(DATA SHOWN Opens)

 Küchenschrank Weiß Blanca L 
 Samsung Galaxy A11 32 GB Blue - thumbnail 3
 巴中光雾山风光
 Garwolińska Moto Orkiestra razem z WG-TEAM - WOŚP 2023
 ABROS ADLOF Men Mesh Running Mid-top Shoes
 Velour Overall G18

(DATA SHOWN Closes)
(DATA SHOWN Opens)

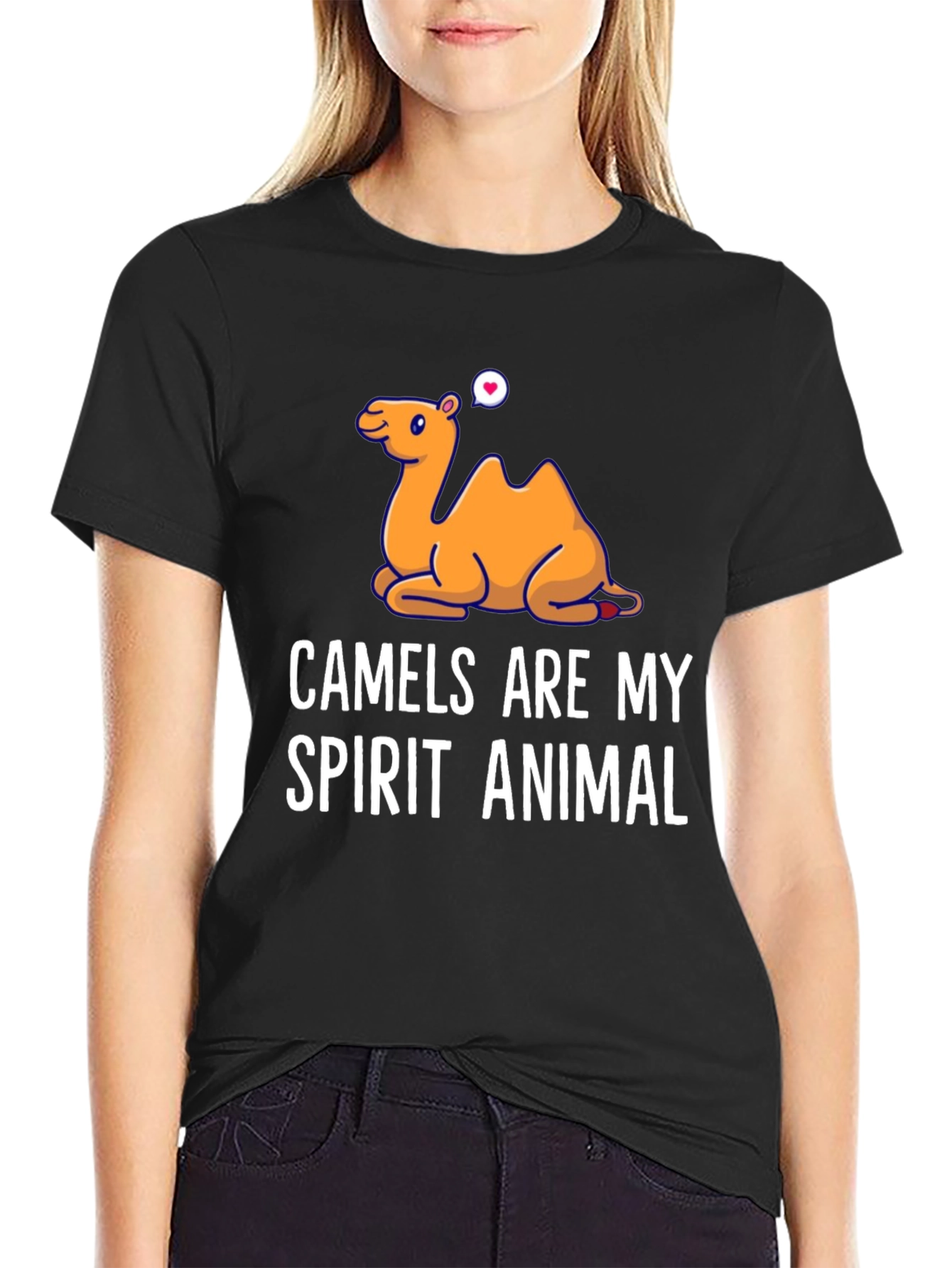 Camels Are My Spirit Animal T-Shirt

(DATA SHOWN Closes)
(DATA SHOWN Opens)

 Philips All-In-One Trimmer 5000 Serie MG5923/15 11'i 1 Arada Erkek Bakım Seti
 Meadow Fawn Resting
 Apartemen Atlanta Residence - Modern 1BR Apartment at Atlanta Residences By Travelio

(DATA SHOWN Closes)

→ TASK ITEM
Given the records above, return exactly the lines starting at the line containing "Meadow Fawn Resting" and ending at the line containing "Apartemen Atlanta Residence", including both.

→ ANSWER FOR THIS EXERCISE
 Meadow Fawn Resting
 Apartemen Atlanta Residence - Modern 1BR Apartment at Atlanta Residences By Travelio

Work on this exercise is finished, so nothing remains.